文字の文字性は文字にした瞬間になくなってしまう。LootのようなテキストのNFTはたしかにビジュアルはテキストだけど、正確にはテキストタグで囲まれたSVGだ。人間からみれば、テキストタグに入っている文字はテキストとして認識するが、SVGの内部処理で文字の形にグラフィックを整えているだけであり、これはSVGのLineなどで全く同じ形を指定した場合とどう違うのか。思考実験をしてみよう。出力された文字がまったく同じで「①SVGのLineで変換されたもの」と「②SVGのTextで変換されたもの」がある。①と②の違いは何か。確かに、人間的には②のほうがテキストっぽいが、①だって同じようにテキストにみえる。ビジュアルの差異に文字の本質はないし、文字を見て議論しても、どこまでいっても文字を可視化する行為からの逸脱はできない。
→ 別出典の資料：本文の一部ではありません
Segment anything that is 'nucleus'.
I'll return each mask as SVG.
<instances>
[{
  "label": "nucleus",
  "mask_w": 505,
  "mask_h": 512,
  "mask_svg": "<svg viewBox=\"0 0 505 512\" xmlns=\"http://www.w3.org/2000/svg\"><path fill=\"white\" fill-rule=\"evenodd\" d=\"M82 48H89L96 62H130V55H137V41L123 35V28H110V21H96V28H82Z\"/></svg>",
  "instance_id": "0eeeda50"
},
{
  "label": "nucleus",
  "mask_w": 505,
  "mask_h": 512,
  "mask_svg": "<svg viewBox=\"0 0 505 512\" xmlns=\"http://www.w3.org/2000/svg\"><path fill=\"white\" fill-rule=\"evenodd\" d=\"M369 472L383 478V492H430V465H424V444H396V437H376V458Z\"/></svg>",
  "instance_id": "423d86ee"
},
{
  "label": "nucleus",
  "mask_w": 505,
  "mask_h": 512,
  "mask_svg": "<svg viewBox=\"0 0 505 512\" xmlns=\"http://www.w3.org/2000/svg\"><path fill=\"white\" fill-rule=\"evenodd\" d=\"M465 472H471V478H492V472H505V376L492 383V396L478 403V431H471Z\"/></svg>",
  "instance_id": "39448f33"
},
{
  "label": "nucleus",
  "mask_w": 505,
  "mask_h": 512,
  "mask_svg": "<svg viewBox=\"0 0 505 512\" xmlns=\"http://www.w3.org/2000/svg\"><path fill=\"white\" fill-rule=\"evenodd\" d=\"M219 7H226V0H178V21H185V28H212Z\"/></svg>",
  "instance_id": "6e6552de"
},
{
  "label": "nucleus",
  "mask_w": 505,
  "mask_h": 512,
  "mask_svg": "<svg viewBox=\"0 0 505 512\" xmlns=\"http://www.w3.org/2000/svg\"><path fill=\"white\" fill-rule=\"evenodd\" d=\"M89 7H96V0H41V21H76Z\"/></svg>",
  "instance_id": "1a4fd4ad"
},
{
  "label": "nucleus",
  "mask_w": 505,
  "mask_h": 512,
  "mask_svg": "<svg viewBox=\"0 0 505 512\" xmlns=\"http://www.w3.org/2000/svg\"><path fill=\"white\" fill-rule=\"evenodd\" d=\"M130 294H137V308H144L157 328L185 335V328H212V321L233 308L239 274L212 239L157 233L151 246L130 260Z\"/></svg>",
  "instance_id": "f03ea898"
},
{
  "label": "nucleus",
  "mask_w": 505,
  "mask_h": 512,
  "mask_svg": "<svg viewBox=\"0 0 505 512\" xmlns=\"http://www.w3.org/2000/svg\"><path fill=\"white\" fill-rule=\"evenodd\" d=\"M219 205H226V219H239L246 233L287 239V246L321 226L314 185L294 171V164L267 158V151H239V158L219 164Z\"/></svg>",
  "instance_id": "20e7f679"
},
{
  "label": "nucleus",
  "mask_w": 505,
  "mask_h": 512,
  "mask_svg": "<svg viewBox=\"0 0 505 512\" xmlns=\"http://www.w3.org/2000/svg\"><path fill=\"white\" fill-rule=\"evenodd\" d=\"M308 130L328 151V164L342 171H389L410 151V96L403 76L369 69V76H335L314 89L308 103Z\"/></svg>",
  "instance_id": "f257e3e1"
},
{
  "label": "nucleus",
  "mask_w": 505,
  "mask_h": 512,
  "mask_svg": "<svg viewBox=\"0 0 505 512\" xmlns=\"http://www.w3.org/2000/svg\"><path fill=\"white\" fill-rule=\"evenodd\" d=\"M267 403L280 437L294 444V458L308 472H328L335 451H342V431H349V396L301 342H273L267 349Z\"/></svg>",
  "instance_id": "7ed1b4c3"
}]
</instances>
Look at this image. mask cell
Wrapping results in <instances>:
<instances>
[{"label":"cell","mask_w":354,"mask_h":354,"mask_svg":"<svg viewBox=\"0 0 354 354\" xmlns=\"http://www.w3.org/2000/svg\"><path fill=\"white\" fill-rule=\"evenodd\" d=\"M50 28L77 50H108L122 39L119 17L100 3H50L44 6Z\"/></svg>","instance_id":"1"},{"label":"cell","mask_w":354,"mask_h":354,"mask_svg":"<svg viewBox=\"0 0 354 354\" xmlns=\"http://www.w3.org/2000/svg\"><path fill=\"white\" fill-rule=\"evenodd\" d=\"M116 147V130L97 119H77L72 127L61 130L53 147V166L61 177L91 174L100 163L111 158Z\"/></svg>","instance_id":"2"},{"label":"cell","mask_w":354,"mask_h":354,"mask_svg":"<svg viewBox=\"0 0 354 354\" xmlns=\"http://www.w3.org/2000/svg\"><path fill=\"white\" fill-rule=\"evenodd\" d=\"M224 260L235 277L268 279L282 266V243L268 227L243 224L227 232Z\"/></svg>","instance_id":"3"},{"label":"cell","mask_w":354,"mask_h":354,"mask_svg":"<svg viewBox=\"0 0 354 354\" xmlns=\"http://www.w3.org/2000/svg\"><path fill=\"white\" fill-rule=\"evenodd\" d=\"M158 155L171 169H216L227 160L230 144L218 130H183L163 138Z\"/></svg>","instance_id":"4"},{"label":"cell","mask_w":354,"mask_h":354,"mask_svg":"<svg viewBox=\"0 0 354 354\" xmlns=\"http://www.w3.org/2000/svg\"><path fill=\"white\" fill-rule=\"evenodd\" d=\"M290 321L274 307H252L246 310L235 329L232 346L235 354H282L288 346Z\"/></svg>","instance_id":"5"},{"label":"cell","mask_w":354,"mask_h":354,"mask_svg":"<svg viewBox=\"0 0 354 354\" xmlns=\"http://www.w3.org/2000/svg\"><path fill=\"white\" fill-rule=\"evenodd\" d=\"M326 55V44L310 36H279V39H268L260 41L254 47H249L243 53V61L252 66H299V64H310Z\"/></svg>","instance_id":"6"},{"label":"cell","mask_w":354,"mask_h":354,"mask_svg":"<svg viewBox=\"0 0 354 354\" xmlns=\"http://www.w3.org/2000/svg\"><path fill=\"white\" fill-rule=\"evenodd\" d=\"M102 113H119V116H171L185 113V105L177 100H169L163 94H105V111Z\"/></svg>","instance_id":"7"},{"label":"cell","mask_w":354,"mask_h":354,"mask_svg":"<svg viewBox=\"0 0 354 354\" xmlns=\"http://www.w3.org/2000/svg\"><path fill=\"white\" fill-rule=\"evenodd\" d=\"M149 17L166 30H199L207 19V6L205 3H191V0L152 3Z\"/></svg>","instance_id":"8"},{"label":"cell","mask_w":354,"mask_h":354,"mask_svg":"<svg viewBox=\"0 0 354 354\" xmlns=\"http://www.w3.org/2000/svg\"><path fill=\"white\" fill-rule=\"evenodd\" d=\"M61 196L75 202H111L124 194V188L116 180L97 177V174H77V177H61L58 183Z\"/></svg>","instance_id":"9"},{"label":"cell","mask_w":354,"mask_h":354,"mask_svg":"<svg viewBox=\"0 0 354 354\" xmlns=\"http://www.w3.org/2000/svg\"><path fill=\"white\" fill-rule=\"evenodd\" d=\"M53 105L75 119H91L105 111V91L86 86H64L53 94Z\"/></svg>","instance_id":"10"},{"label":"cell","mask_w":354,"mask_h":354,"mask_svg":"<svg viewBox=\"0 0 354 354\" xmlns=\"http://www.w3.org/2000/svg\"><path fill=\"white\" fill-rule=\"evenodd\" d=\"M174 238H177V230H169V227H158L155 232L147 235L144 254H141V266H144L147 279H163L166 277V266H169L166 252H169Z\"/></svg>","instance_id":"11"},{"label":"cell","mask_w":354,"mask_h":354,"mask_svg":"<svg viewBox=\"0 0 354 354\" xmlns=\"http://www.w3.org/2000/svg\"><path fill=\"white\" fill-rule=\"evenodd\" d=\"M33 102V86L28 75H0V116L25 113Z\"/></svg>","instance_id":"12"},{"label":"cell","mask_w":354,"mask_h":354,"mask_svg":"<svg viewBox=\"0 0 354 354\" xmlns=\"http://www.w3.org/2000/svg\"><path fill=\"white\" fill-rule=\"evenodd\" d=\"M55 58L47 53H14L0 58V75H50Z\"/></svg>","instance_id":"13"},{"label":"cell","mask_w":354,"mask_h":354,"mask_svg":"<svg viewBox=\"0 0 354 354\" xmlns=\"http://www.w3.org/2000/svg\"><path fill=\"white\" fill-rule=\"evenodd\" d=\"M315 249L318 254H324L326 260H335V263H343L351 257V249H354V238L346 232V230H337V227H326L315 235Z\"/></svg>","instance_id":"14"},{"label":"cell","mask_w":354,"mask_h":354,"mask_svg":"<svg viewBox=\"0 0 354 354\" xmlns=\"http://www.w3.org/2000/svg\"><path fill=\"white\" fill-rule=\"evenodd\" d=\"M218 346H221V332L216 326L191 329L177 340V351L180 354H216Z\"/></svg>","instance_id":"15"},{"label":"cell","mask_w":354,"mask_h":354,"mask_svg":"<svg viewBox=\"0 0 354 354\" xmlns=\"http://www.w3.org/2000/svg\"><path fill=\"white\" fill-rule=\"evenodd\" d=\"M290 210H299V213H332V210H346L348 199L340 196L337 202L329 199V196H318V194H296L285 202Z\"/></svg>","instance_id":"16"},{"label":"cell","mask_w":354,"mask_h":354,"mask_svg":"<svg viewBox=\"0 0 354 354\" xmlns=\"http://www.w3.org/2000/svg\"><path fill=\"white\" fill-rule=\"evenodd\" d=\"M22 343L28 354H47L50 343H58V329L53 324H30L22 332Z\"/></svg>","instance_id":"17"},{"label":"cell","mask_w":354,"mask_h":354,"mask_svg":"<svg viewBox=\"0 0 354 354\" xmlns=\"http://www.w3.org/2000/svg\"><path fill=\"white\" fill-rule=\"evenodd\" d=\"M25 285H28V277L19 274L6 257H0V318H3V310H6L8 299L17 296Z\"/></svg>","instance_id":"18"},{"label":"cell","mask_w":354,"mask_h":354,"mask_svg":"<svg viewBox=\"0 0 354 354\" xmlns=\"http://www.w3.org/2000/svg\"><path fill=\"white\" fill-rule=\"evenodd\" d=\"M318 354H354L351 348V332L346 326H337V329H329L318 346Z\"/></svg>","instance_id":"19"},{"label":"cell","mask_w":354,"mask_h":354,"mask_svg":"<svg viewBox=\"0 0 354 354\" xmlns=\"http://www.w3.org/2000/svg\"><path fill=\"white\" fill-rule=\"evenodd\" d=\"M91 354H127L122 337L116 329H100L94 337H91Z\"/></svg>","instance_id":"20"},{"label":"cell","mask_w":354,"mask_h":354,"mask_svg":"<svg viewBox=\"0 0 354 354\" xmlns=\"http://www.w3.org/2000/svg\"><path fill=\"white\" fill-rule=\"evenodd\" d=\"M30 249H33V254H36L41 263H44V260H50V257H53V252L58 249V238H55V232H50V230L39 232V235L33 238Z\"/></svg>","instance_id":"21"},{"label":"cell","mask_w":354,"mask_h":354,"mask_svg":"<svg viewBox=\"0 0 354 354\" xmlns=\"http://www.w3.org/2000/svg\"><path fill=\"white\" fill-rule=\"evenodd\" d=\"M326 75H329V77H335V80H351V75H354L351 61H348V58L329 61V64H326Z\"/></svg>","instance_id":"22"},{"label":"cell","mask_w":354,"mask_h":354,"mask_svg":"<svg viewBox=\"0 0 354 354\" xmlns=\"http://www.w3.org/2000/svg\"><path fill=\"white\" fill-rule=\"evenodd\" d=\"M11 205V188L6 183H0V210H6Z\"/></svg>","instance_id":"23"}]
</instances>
つまり、文字というのは書かれた瞬間に文字であることから離れてしまい、つかみとることができない。その意味では文字を文字として書くということは不可能なのだ。ぼくたちが、コンピュータでプレーンなテキストと感じているのは、白背景に黒文字、フォントは歴史の古いセリフを使うということぐらいで、人類の共通認識を使ってそれがテキストだと特徴づけているだけで、プログラムにとってみれば、バイト数が少ないグラフィックくらいにしか違いを感じとれないだろう。
文字は時間同期しない伝達手段なので、コンテキストのない記号だ。記号は意味づけをしてはじめて機能し、解釈する主体なしでは成立し得ない。文字をみたときに立ち上がるイメージが文字のもつ文字性であり、トリガーとしての文字にコンテキストが加わって、はじめて文字になる。文字をデザインしてコンテキストの操作をすることはできるが、基本的には、文字を文字として認識するのはとても難しいことだと思う。